What you should do
Copy the records without changing a character, starting at the line containing "Is (x=349, y=273)" and continuing through the last line of the records.

Items

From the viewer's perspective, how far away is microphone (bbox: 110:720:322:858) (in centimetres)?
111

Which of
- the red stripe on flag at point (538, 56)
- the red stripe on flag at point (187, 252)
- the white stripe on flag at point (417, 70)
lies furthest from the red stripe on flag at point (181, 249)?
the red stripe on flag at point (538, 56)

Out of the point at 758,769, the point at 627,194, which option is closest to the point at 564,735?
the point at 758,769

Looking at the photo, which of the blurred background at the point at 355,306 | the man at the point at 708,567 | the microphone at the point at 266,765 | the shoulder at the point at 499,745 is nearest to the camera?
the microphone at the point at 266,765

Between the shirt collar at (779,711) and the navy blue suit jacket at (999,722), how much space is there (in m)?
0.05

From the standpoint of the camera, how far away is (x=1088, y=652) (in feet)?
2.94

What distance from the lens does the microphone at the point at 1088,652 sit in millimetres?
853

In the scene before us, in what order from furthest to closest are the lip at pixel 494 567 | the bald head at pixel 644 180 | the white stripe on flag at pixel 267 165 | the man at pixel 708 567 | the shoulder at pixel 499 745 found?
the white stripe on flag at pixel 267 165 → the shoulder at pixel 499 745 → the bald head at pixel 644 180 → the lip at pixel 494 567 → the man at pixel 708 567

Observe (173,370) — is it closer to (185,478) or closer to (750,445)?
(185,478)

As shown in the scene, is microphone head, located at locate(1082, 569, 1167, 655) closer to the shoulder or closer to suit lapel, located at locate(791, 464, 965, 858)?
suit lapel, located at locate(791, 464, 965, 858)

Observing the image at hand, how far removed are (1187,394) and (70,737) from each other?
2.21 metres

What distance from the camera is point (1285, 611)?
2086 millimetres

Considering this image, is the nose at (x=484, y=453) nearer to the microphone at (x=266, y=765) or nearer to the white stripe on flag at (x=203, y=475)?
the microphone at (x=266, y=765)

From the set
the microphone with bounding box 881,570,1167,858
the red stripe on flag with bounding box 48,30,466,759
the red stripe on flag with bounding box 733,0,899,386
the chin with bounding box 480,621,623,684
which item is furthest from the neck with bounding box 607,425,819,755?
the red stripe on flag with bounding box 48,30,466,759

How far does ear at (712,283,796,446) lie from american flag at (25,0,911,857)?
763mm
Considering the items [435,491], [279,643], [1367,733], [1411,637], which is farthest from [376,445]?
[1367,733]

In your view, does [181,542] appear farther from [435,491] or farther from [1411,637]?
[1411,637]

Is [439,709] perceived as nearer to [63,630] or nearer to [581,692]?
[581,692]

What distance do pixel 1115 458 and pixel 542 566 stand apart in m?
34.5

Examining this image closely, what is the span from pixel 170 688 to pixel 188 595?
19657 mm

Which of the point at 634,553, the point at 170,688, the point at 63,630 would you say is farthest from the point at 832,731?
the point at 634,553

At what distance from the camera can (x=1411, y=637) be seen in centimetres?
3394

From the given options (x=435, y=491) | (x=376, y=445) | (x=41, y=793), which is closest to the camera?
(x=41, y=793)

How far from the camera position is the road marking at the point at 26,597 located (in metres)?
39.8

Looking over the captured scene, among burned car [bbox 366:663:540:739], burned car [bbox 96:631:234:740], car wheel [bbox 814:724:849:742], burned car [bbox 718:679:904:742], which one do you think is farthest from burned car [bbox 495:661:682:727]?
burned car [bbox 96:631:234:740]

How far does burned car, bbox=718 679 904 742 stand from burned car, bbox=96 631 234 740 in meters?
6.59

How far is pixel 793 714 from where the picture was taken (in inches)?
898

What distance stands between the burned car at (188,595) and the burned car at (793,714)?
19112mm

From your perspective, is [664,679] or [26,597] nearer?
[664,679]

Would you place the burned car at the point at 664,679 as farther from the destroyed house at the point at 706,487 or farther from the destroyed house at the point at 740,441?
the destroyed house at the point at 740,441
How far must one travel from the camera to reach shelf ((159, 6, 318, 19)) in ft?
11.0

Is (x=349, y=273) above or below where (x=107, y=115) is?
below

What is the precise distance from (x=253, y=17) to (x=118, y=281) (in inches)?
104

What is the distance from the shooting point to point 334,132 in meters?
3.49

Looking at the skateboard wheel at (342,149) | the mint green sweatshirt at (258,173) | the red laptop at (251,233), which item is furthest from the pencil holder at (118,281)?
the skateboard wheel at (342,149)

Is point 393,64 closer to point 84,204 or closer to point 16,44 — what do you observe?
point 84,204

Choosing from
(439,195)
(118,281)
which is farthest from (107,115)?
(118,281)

Output of the exercise
Is (x=349, y=273) above or below where (x=107, y=115) is?
below

What is the precise distance from (x=253, y=17) to (x=118, y=281) (in inches)?
104

What is the distance from the shooting point to point 334,132 in meters?
3.49

Looking at the skateboard wheel at (342,149) | the mint green sweatshirt at (258,173) | the red laptop at (251,233), which item is furthest from the pencil holder at (118,281)?
the skateboard wheel at (342,149)

Is point 393,64 closer to point 84,204 or closer to point 16,44 — what do you observe?
point 84,204

Choosing from
(439,195)
(118,281)
which is farthest from (107,115)?
(118,281)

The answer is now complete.